Tuesday, July 8, 2014

The BBS Days


Before the internet, there were Bulletin Board Systems.  These were systems much like a modern day forum, where users could post messages, share e-mails, play games and swap files.  They used dial-up modems and the user called the other computer directly.  It was a different experience than the widespread nature of the internet.  Most users were local because long distance charges were steep back in those days.  BBS’s were popular in the 80’s and started to die out when Compuserve, GEnie, America Online and similar services set up national systems where users could reach through local numbers.  The internet as we know it was the next evolution.

For a teenage computer geek, which I was, BBS surfing late on summer nights was paradise.  High-traffic times meant there were lots of busy signals, so the wee hours were prime surfing.  Public domain software was a big thing, offering games and other wares for free.  Online games became pretty popular.  There were multi-user games based on various themes.  It was a blast.

My friend, James Stormes, was (and still is) the alpha computer geek.  We had always talked about a BBS, so one day Jim built one up.  It was based on Galacticomm software, which was a big deal.  Jim bought a multi-user system which was state-of-the-art compared to most of the shareware systems of the time.  He pieced together an IBM PC clone and replaced the original 8088 processor with a “V-20” upgrade.  I think the BBS operated at a smoking  10 megahertz.  I can’t remember the drive size, but I’m sure a modern day thumb drive would have backed the system up 10 times over.

Jim lived in town, and I lived between Midland and Odessa.  This was a prime situation because in those days people in my area could get a “561” exchange which allowed calls to or from Midland and Odessa without long-distance charges.   Yes, if you called Odessa in 1987 it was a long-distance call.  Jim set the system up, bought two lines, and we were rolling.  All we needed was a name.  After kicking around the possibilities, we settled on “Telegraph Road.”  It was a Dire Straits song from the time period.  We completed the act with business cards that were scattered about computer stores and software sections of bookstores.  Mike Spencer’s mother made us a batch of T-shirts with the album cover art.  Telegraph Road was on the air.

What followed was years of enjoyment in the geek community.  In those days, computers were expensive and less user friendly than today.  This made for an interesting social network of like-minded folks similar to amateur radio today.  Even back then we had to deal with porn uploads, endless online sex chats that tied up lines, and there were even a few relationships and marriages from meetings on “TR.”  Viruses weren't that common, but I remember an outbreak of the "Stoned" virus.  There were quite a few parties and friendships that made for great memories.

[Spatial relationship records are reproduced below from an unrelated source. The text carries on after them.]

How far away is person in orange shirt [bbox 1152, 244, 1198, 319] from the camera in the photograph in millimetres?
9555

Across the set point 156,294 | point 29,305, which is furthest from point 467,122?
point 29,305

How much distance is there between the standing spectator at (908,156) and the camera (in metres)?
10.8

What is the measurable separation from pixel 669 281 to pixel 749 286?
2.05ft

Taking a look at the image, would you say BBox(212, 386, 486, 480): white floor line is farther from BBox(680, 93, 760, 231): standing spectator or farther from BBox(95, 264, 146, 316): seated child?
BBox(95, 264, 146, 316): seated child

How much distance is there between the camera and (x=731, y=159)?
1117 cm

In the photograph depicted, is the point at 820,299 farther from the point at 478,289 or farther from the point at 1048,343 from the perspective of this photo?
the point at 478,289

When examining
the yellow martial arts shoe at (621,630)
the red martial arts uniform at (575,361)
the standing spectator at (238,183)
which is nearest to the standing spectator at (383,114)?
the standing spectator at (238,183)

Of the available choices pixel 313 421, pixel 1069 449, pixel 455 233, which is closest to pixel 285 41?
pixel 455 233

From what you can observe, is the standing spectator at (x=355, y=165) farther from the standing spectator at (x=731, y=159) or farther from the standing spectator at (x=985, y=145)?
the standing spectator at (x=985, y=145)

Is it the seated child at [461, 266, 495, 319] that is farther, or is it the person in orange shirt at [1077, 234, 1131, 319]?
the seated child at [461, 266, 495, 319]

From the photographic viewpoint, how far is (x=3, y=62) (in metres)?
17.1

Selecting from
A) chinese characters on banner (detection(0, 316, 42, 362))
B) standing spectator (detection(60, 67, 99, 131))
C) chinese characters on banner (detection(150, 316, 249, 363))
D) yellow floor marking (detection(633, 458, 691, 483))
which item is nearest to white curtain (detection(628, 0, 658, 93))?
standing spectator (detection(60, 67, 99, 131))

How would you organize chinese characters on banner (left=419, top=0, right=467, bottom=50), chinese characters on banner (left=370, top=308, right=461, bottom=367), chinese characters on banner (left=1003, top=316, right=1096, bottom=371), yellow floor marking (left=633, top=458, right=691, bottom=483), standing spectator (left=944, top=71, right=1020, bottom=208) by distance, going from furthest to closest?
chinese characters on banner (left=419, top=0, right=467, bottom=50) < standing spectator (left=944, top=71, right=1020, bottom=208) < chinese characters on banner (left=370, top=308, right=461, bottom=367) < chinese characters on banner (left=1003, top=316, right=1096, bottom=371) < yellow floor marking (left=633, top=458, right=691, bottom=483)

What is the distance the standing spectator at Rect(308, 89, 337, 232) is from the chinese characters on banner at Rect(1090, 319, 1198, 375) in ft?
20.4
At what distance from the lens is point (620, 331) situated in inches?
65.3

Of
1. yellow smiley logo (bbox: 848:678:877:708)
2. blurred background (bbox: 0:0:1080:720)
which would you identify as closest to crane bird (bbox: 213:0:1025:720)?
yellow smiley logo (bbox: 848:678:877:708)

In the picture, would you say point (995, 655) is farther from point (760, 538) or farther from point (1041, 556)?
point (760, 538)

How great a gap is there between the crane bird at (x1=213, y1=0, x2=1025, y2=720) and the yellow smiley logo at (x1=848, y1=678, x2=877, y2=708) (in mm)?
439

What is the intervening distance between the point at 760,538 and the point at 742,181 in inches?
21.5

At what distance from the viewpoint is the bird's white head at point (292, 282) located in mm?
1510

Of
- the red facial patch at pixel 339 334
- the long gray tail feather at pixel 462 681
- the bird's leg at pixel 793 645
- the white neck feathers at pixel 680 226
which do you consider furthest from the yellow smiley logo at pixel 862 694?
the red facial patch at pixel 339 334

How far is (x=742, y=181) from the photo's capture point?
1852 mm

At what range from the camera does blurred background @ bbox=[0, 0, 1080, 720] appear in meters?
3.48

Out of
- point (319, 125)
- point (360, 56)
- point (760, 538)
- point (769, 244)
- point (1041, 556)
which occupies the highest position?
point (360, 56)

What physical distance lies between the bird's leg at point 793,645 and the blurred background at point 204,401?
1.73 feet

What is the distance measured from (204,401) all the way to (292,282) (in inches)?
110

Jim went off to school in 1991 and I moved back to town, so the board was turned over to avid user Mark Smyth, who expanded it to twelve lines and added more games.  I remained a user until it finally folded up sometime in the 90’s.  According to Mark, the phone company designated him as a business and raised the rates to the point that he shut down.

There are a few sites out there that memorialize the old boards.  There were several in Midland, operated by individuals, some by churches, even one operated by the Ector County schools.  There were a couple of surreptitious boards known for porn, pirated software or stolen goods.  Porn back then consisted of poorly scanned images from girlie mags.  An image could take up to an hour to download.  I recall two monochrome videos that consisted of about ten frames looped.   Some unknown conspirators converted one to a virus-like PASCAL program and attempted to plug it into Lee High School's lab.  As an Explorer in the Sheriff’s Office, a move that spawned my 23+ year law enforcement career, I once helped detectives mole out some stolen gear from one of the sites.

The BBS system will always hold fond memories to me.  The internet has reminiscent offerings of those days, but nothing will compare to teen caffeine fueled red-eye nights spent in role-playing games at a blazing 2400 BPS with music blaring in the background.